The whole listing, exactly as given: write it out, leaving out each image.

==== DATA EXCERPT ====

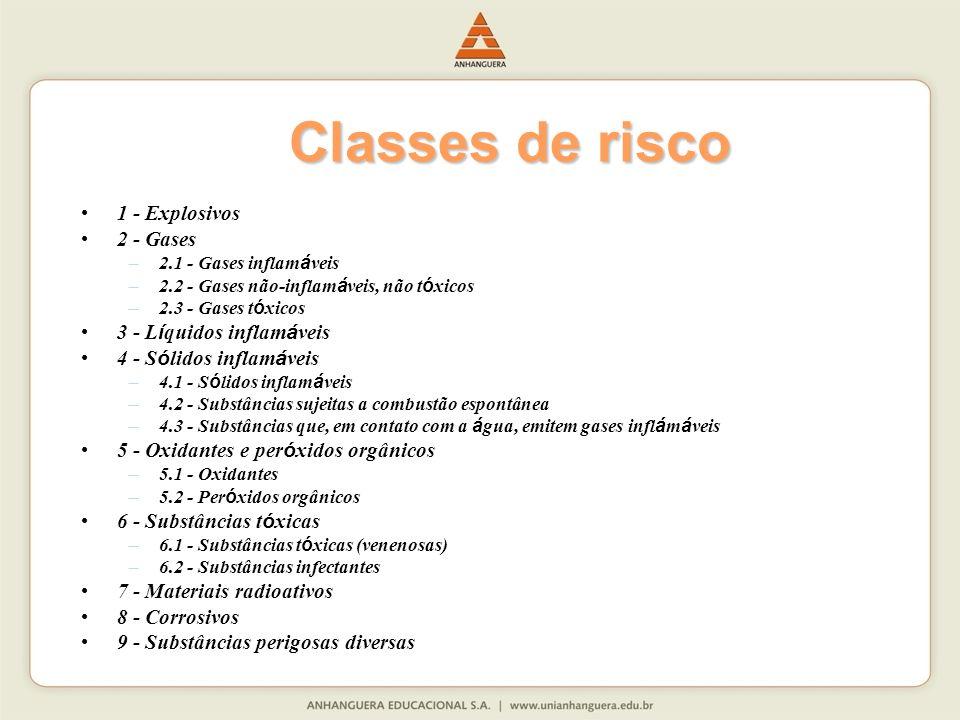 Classes de risco 1 - Explosivos 2 - Gases –2.1 - Gases inflam á veis –2.2 - Gases não-inflam á veis, não t ó xicos –2.3 - Gases t ó xicos 3 - L í quid
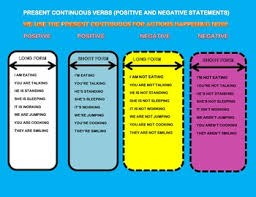Present Continuous Verbs Positive And Negative Chart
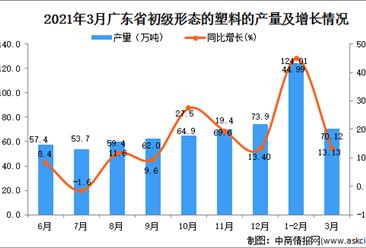 2021年3月广东省塑料产量数据统计分析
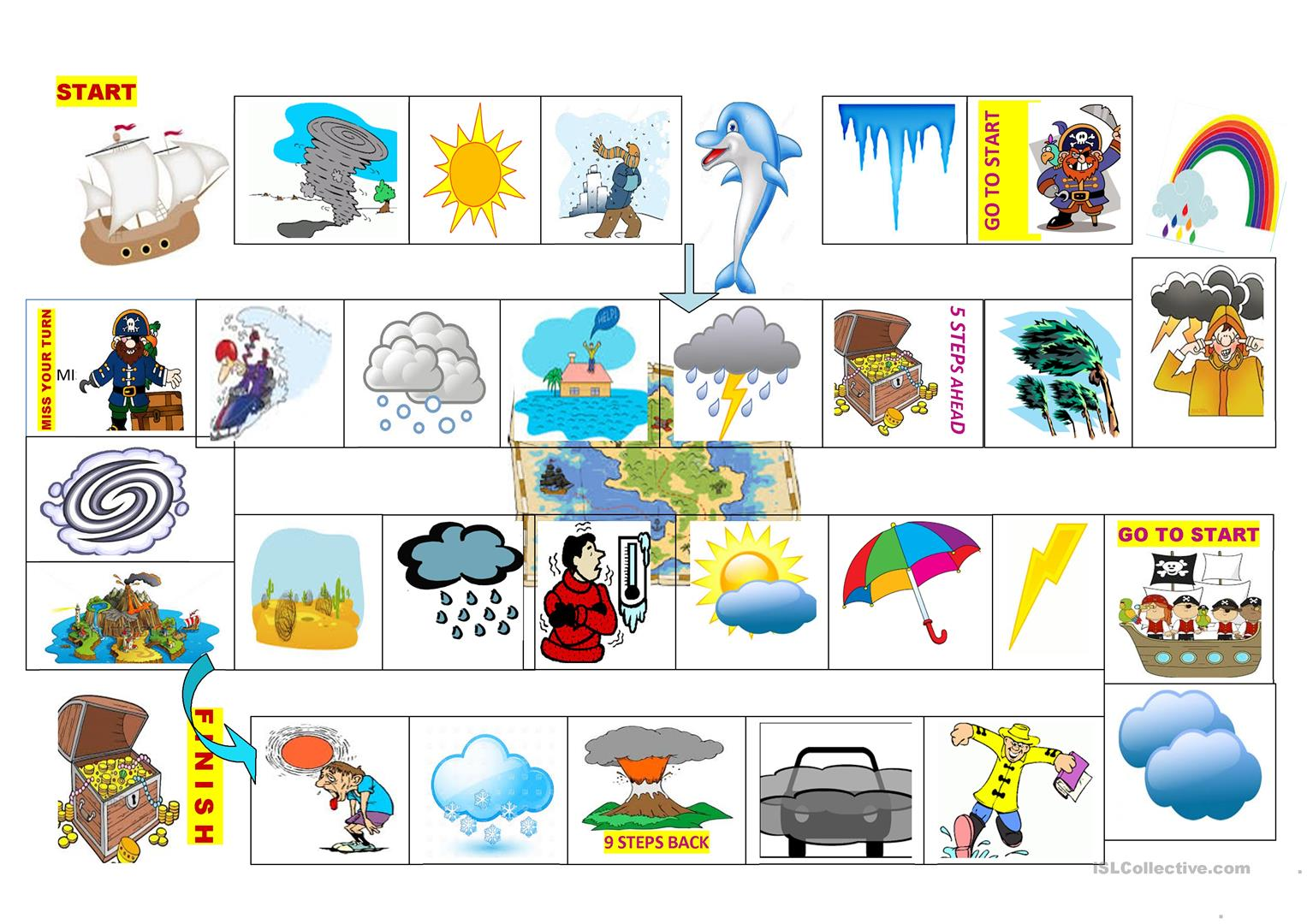 Weather Boardgame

====

ANSWER TO THE EXERCISE
 Classes de risco 1 - Explosivos 2 - Gases –2.1 - Gases inflam á veis –2.2 - Gases não-inflam á veis, não t ó xicos –2.3 - Gases t ó xicos 3 - L í quid
Present Continuous Verbs Positive And Negative Chart
 2021年3月广东省塑料产量数据统计分析
 Weather Boardgame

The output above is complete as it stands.